Boynton becoming a leader

Billy Donovan learned a valuable lesson after trying to force the quiet, reserved Erving Walker into a vocal leadership role last season. It didn't work. As Kenny Boynton heads into his final season in Gainesville, Donovan won't make the same mistake. However, Boynton has been more vocal on his own this season without the prompting of the coaching staff.

"I'm trying to be more of a vocal leader," Kenny Boynton said. "I'm working on it. In previous years, I led by example, but we've got freshman in this year and I'm a senior, so I've got to be more vocal."

Boynton, who was attached at the hip with Erving Walker over the last three years, knew the experiment of pushing Walker to be more vocal wouldn't work. It's not who the point guard was during his first three years in Gainesville, and it would be impossible for Walker to change for the final year of his career.

"That just wasn't Erv," Boynton said with a laugh.

It shouldn't be so hard for Boyton—at least that's what the senior guard thinks. He said the most vocal part of practice is teaching the freshmen the plays and making sure they're lined up in the right positions for practice, adding, "you don't have to talk every play." The fit is still a work in progress for the senior.

"Kenny has been one those kind of quiet leaders where he doesn't say a whole lot," Florida head coach Billy Donovan said. "A lot of times it's done through how he performs and how hard he plays. I'd like to see him be more vocal, but at the same point, I don't want to put him in a situation where he's uncomfortable being who he has been or who he wants to be."

Boynton will be spending his final year in Gainesville, after sitting down and evaluating options with his family after his junior year. There was a thought about leaving school early and testing out the waters in the NBA or heading to play professional ball overseas.
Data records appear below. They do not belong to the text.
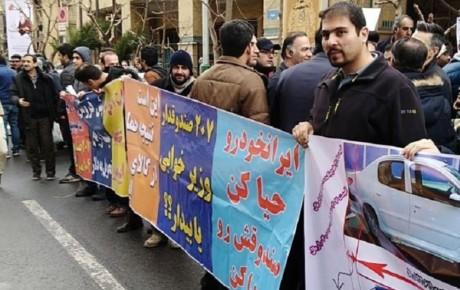 اعتراض خریداران ۲۰۷ صندوقدار به نحوه قیمت گذاری + تصاویر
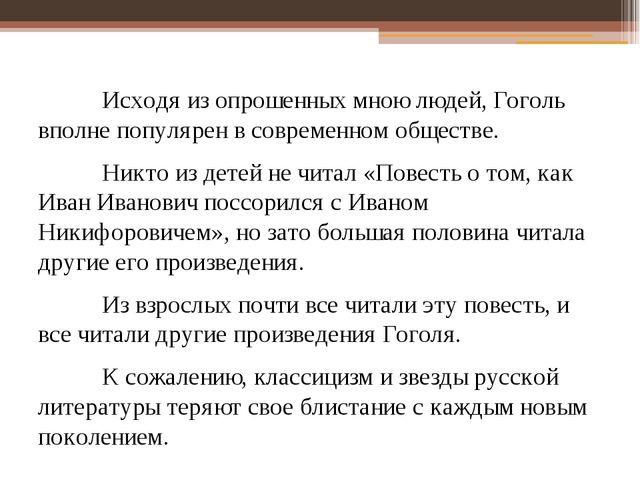 Исходя из опрошенных мною людей, Гоголь вполне популярен в современном обще...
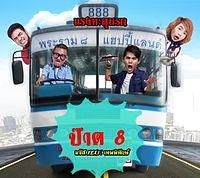 ป๊าด 8 ( OST. ภาพยนตร์เรื่อง 888 แรงทะลุนรก ) - แจ๊ส feat.เทพพิทักษ์.mp3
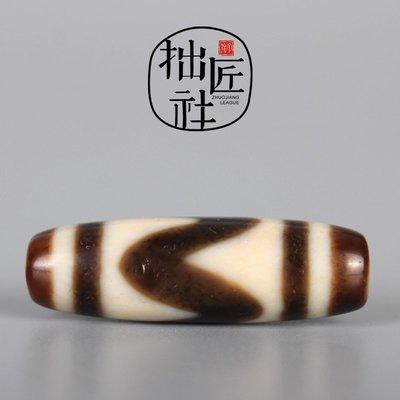 原礦西藏虎牙天珠 至純老礦天珠配飾diy佛珠手串頂珠背云勒子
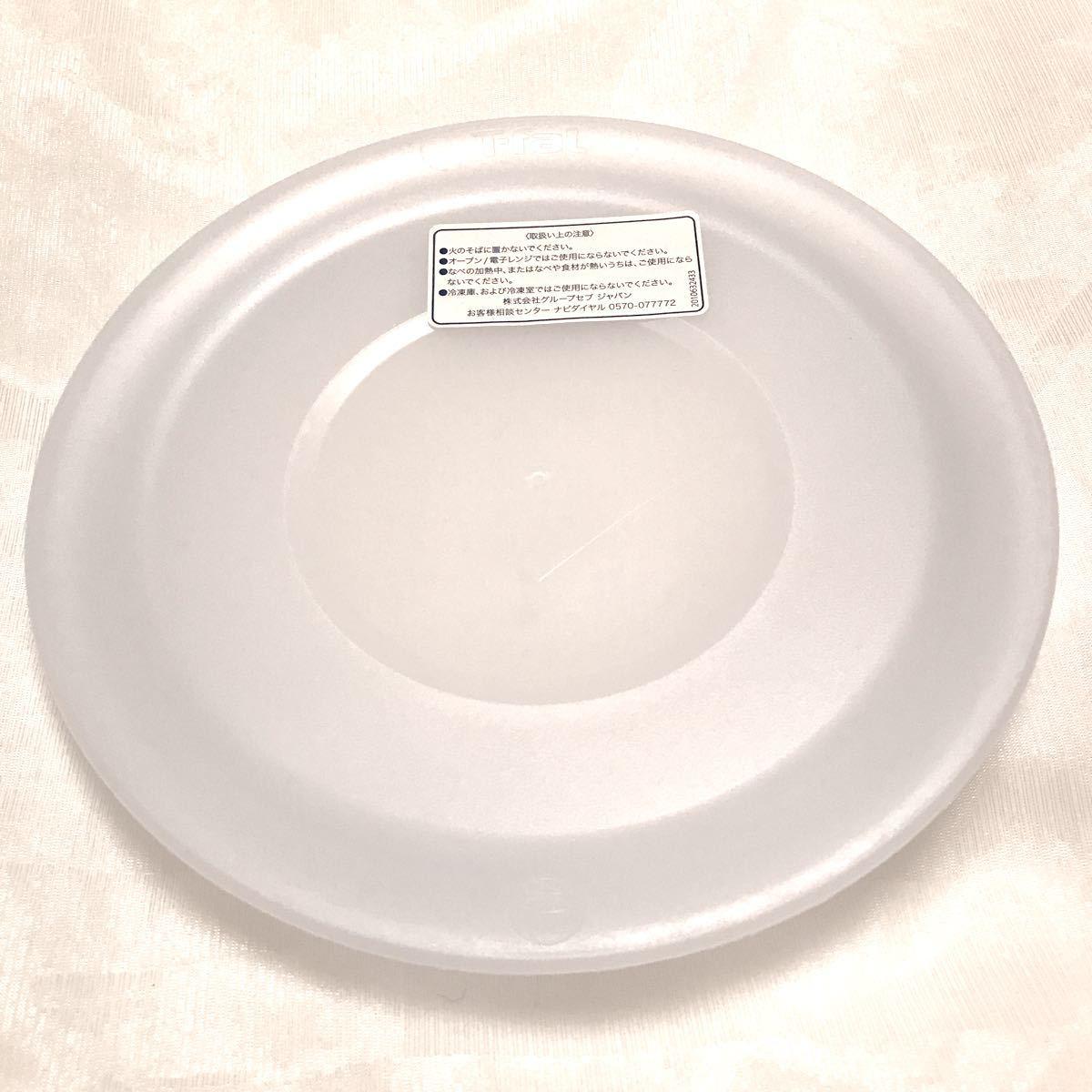 ティファール T-fal インジニオネオ シールリッド 16cm 新品未使用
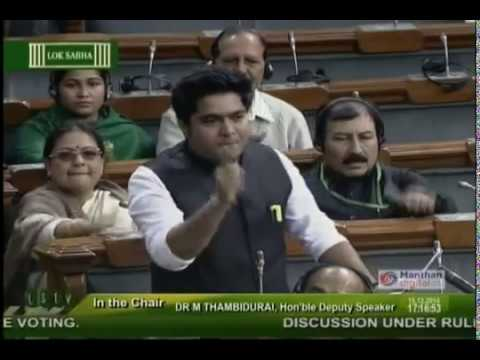 Abhishek Banerjee delivers his maiden speech in Lok Sabha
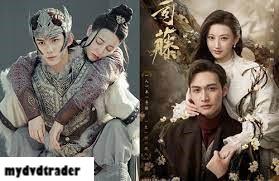10 Daftar Drama China Terbaru Rilis 2021 Sayang Untuk Dilewatkan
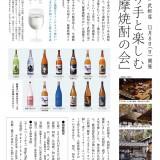 武相荘 造り手と楽しむ「薩摩焼酎の会」
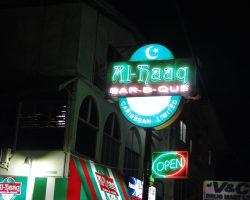 Al-Haaq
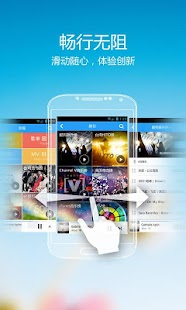 Kugou Music 6.2.7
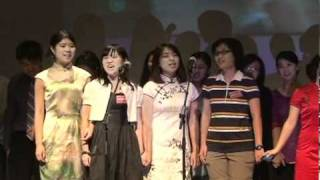 Video CSSA-UCLA2011 Chinese New Year Culture Night_19: 合唱 新青年制造 .mov download MP3, 3GP, MP4, WEBM, AVI, FLV Agustus 2018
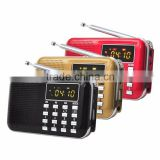US CA Best Selling L-218 Mini Portable Dual Band Rechargeable Digital LCD Display Panel Stereo FM Radio Speaker USB TF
However, Boynton thought coming back to school was the best move. Walker's departure opened the spot at point guard, where Boynton's size is a better fit at the next level. He'll play more point guard this year to prepare him for the next level.

"I've been working on that—me and Scottie," Boynton. "We've been switching up. At my size, I have to play the point guard at the next level. It's decision making and making better decisions on the court."

When Boynton was recruited, he was billed as a player that wouldn't be playing college basketball for long. As he starts his fourth year as a starter in Gainesville, Boynton wasn't shy to admit that never thought this would be the case.

There are plenty of reasons why it didn't work. There were holes in Boynton's games when he got to Gainesville, and while they've improved over the last three years, his height hasn't. He's listed at 6-2 on the Florida roster, and but that might be generous for Boynton.

As a scorer, it would be tough for his to work as a two-guard in the NBA. He's hoping a year with some time at point guard will give him a better chance.

"The goal at the end of this process to have an opportunity to play in the NBA," Donovan said. "I think for Kenny, that's an opportunity. I know in sitting down with Kenny his family the last two years, there has been some thought about whether or not to even put his name in the draft or not.

"I think probably where he was slotted to be projected in the draft, his family and Kenny felt like it was best to come back. I think the opportunity for him to get his degree was important."

The improvement has come in his midrange game this offseason. Boynton worked on it throughout the season, as well as an increased focus on finishing at the rim. It's a big chance from the player Boynton was when he came to Gainesville.

"When I first got here, I really didn't like going to the hole at all," Boynton said. "I was an outside shooter or a fast break layup."

His game has gone through plenty of change at Florida. The last one remaining is his leadership ability.